We present a new approach to Eulerian computational fluid dynamics that is designed to work at high Mach numbers encountered in astrophysical hydrodynamic simulations. Standard Eulerian schemes that strictly conserve total energy suffer from the high Mach number problem and proposed solutions to additionally solve the entropy or thermal energy still have their limitations. In our approach, the Eulerian conservation equations are solved in an adaptive frame moving with the fluid where Mach numbers are minimized. The moving frame approach uses a velocity decomposition technique to define local kinetic variables while storing the bulk kinetic components in a smoothed background velocity field that is associated with the grid velocity. Gravitationally induced accelerations are added to the grid, thereby minimizing the spurious heating problem encountered in cold gas flows. Separately tracking local and bulk flow components allows thermodynamic variables to be accurately calculated in both subsonic and supersonic regions. A main feature of the algorithm, that is not possible in previous Eulerian implementations, is the ability to resolve shocks and prevent spurious heating where both the pre-shock and post-shock fluid are supersonic. The hybrid algorithm combines the high-resolution shock capturing ability of the second-order accurate Eulerian TVD scheme with a low-diffusion Lagrangian advection scheme.
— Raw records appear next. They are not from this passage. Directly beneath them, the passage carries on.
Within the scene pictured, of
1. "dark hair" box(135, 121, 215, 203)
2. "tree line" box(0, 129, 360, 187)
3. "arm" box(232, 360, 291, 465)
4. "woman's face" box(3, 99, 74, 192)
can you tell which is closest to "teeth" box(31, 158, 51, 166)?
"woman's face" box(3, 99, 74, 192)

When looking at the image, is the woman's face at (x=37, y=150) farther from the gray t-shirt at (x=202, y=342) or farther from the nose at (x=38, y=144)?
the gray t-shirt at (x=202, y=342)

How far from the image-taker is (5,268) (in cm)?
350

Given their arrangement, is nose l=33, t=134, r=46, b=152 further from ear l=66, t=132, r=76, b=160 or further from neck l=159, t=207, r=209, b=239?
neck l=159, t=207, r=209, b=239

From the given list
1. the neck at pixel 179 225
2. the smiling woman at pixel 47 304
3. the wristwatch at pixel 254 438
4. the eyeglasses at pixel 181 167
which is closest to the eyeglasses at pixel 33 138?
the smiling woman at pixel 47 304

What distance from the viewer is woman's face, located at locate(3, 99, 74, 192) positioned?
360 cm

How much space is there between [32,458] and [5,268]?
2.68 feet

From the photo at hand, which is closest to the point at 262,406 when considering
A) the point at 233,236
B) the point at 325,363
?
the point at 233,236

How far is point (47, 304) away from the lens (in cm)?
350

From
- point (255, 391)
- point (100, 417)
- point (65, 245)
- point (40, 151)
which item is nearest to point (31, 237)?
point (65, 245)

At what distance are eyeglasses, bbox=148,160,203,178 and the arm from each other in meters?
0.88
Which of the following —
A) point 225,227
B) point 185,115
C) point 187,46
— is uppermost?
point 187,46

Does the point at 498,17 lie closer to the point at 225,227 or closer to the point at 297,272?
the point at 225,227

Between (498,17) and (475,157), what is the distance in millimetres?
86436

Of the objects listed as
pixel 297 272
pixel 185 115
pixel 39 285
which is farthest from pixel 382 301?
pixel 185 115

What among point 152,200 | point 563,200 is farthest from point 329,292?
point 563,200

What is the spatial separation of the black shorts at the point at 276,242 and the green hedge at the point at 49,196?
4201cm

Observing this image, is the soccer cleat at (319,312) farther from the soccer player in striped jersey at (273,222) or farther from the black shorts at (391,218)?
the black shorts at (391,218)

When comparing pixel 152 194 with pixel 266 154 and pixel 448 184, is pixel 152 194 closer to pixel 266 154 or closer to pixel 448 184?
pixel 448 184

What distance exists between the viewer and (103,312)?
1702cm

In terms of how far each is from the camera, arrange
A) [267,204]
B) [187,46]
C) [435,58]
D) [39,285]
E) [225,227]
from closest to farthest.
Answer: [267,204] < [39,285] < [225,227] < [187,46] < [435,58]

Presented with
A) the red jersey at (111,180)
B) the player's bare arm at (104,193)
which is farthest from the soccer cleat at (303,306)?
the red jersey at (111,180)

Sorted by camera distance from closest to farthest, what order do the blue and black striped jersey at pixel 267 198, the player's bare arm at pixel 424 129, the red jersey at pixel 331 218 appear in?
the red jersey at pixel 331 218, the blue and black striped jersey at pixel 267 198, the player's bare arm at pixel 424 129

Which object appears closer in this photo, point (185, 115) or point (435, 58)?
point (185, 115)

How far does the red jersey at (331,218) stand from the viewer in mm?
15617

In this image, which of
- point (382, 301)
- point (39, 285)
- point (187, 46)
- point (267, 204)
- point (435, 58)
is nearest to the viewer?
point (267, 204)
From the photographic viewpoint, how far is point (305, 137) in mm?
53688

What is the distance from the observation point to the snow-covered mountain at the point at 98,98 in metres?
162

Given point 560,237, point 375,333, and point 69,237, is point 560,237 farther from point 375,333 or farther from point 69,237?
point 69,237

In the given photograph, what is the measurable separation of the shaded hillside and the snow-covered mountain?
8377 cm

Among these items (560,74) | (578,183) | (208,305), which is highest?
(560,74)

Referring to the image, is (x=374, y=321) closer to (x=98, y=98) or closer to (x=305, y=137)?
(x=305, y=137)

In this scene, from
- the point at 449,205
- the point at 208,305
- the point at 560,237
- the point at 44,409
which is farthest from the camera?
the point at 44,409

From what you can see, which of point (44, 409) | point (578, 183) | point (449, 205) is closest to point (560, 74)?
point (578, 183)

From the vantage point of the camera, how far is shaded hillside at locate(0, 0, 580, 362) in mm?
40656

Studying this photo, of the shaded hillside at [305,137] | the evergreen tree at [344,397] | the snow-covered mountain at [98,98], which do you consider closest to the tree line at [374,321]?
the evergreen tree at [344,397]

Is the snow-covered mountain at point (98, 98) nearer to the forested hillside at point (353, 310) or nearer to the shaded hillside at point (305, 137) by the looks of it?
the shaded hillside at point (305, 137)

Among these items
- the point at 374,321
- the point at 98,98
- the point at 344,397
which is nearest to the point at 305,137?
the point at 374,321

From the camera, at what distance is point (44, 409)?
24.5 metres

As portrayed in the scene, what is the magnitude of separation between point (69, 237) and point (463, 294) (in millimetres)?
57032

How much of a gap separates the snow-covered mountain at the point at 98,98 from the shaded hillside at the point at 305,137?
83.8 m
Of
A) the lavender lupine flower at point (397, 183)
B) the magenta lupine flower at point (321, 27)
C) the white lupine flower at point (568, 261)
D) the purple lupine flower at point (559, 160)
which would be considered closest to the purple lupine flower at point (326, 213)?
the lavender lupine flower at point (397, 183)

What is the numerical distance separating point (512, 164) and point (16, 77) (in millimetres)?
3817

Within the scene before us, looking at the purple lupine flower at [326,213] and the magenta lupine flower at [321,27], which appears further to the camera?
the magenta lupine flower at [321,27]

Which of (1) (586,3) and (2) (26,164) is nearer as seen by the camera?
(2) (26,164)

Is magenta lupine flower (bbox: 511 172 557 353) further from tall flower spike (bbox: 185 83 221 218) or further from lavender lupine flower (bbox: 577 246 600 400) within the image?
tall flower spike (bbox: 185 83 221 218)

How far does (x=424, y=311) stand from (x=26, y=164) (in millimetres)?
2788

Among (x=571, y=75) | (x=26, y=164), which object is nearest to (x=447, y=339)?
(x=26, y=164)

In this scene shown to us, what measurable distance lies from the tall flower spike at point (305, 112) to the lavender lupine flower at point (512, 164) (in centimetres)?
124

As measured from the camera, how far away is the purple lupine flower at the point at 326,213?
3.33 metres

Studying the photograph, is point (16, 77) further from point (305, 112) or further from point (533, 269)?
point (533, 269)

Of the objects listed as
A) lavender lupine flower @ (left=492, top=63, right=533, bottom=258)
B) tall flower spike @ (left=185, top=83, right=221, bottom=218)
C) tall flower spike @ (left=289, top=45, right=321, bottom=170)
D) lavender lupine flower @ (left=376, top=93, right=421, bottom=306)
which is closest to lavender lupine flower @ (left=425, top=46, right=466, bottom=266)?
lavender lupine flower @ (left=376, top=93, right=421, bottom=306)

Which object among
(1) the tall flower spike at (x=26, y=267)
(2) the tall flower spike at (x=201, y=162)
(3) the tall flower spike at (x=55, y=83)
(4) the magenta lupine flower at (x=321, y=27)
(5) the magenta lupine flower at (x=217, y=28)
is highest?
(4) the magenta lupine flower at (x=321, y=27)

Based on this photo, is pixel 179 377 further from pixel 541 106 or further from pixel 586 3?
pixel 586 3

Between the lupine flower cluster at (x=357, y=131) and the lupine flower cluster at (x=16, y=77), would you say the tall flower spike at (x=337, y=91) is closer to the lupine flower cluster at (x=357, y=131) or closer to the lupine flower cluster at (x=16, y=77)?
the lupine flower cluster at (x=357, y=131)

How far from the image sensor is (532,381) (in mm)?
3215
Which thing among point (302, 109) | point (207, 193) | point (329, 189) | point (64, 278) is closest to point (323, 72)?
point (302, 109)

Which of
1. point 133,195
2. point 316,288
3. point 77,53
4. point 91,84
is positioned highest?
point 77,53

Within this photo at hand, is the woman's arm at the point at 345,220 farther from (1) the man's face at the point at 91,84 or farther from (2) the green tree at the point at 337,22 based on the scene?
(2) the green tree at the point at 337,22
We have implemented a cosmological code where the hydrodynamic evolution of the baryons is captured using the moving frame algorithm while the gravitational evolution of the collisionless dark matter is tracked using a particle-mesh N-body algorithm. Hydrodynamic and cosmological tests are described and results presented. The current code is fast, memory-friendly, and parallelized for shared-memory machines.